Transformer See, Transformer Do: Copying as an Intermediate Step in Learning Analogical Reasoning

arXiv cs.LG / 4/9/2026

💬 OpinionSignals & Early TrendsIdeas & Deep AnalysisModels & Research

Key Points

  • The paper investigates how to train transformer models to perform analogical reasoning on letter-string analogy tasks using meta-learning for compositionality (MLC).
  • It finds that adding explicit copying tasks to the training data helps transformers learn to attend to the most informative elements, making the analogies learnable.
  • The authors report improved generalization to new alphabets when training includes more heterogeneous datasets, with their 3-layer encoder-decoder model outperforming many frontier models.
  • The work shows partial generalization to compositions of transformations but limited ability to handle completely novel transformations, and it proposes an algorithmic approximation of the model’s computations.
  • Interpretability analyses indicate the model’s behavior can be steered in controlled ways consistent with the proposed algorithm, offering insights into parallels with human analogical reasoning.

Abstract

Analogical reasoning is a hallmark of human intelligence, enabling us to solve new problems by transferring knowledge from one situation to another. Yet, developing artificial intelligence systems capable of robust human-like analogical reasoning has proven difficult. In this work, we train transformers using Meta-Learning for Compositionality (MLC) on an analogical reasoning task (letter-string analogies) and assess their generalization capabilities. We find that letter-string analogies become learnable when guiding the models to attend to the most informative problem elements induced by including copying tasks in the training data. Furthermore, generalization to new alphabets becomes better when models are trained with more heterogeneous datasets, where our 3-layer encoder-decoder model outperforms most frontier models.
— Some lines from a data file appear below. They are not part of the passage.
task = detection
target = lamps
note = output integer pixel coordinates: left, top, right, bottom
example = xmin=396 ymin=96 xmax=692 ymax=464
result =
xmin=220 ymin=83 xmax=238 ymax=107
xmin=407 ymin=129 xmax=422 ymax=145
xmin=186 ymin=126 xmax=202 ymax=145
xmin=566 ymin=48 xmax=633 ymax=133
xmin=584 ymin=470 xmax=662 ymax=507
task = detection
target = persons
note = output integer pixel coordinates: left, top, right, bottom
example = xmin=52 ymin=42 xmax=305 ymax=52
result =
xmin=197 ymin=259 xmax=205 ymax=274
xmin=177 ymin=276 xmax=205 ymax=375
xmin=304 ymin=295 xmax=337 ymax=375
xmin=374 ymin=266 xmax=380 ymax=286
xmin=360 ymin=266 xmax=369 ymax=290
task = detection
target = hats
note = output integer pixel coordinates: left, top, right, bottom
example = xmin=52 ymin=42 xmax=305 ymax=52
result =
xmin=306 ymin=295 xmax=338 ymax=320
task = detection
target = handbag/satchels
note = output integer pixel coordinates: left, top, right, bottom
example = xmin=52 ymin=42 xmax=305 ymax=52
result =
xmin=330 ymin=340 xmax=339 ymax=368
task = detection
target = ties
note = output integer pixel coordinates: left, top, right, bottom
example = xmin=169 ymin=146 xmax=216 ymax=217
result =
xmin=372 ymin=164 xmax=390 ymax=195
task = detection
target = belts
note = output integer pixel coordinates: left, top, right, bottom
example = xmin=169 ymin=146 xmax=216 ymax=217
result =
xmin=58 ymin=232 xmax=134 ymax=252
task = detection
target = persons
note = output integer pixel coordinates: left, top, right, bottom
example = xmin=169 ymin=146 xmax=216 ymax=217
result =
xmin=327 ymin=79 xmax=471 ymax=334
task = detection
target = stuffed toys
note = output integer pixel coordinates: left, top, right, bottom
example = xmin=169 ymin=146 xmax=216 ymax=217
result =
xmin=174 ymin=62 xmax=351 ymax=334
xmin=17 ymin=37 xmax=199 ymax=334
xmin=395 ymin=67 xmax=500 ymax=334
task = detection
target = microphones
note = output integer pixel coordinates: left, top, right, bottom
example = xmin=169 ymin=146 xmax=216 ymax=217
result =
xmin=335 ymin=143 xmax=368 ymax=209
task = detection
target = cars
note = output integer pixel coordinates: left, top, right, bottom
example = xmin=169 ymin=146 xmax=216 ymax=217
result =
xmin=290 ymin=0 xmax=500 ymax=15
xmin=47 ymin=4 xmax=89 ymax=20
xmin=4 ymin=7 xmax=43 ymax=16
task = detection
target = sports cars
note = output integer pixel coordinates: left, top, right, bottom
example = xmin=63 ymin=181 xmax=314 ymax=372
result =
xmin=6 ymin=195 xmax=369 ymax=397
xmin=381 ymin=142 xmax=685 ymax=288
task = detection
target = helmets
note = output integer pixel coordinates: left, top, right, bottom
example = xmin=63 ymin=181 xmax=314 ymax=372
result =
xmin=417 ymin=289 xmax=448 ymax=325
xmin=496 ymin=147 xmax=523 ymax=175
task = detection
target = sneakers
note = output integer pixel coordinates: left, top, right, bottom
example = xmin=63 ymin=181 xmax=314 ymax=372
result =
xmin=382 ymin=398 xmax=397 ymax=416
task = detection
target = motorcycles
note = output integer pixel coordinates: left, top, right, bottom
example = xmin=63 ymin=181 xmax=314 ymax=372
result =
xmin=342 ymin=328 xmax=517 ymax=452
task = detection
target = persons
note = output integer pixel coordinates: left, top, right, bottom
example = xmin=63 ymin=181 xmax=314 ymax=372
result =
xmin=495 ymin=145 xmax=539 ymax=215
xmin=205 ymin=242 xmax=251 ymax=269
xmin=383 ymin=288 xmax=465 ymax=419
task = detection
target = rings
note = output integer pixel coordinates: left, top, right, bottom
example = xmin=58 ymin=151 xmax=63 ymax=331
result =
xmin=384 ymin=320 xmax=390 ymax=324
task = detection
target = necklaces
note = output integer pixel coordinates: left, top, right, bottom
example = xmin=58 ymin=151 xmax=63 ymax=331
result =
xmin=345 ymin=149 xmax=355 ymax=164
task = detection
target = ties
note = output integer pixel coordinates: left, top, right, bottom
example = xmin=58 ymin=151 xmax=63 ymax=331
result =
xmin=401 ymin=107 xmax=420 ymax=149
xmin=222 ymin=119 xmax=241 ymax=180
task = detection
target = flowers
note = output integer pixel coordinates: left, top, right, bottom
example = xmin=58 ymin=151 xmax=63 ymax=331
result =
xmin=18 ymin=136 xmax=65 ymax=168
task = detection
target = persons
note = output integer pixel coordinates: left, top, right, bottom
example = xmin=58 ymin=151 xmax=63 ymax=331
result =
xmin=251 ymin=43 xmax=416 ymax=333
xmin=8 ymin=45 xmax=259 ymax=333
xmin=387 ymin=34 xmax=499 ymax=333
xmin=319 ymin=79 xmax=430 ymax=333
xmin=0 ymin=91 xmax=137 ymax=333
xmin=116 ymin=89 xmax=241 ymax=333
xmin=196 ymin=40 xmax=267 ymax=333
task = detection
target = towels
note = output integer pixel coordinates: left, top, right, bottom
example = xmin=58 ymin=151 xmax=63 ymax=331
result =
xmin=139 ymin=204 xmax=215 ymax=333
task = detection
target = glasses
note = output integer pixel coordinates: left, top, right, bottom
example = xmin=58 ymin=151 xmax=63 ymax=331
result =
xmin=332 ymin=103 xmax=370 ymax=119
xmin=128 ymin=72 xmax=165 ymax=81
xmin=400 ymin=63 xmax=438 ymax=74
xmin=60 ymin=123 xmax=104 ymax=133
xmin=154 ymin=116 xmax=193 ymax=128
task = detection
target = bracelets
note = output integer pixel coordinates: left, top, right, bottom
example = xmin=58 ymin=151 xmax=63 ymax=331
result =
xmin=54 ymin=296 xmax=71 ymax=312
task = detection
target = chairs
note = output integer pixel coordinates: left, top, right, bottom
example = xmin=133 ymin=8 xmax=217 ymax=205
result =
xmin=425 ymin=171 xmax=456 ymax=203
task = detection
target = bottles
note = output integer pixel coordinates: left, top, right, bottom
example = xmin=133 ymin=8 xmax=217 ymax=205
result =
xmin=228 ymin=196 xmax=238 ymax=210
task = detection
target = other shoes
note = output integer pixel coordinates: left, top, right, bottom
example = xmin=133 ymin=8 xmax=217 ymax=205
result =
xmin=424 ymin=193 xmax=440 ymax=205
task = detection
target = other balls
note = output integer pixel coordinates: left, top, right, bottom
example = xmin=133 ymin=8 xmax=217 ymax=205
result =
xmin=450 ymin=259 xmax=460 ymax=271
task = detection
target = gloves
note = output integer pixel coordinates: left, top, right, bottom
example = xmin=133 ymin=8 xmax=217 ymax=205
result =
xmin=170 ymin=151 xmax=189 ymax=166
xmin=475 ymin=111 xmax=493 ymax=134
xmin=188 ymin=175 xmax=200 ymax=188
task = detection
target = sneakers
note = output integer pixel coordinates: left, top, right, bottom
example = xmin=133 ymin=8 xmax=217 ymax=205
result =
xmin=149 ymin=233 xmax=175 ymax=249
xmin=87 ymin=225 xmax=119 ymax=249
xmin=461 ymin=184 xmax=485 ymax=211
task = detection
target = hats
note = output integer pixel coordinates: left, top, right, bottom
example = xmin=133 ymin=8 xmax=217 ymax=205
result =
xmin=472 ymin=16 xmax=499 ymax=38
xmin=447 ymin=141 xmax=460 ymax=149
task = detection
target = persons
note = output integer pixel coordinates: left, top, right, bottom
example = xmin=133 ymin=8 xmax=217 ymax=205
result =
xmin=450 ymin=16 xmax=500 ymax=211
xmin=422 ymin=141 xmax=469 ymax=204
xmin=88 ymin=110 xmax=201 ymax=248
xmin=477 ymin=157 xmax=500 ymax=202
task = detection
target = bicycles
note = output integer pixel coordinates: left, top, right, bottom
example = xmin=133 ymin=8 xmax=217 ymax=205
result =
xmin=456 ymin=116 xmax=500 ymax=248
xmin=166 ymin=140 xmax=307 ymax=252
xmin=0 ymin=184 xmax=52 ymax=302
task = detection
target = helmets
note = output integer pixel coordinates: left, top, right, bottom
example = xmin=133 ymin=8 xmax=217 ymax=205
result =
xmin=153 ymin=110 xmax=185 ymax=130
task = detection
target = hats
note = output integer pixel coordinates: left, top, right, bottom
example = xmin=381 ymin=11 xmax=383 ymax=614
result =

The MLC approach also enables some generalization to compositions of trained transformations, but not to completely novel transformations. To understand how the model operates, we identify an algorithm that approximates the model's computations. We verify this using interpretability analyses and show that the model can be steered precisely according to expectations derived from the algorithm. Finally, we discuss implications of our findings for generalization capabilities of larger models and parallels to human analogical reasoning.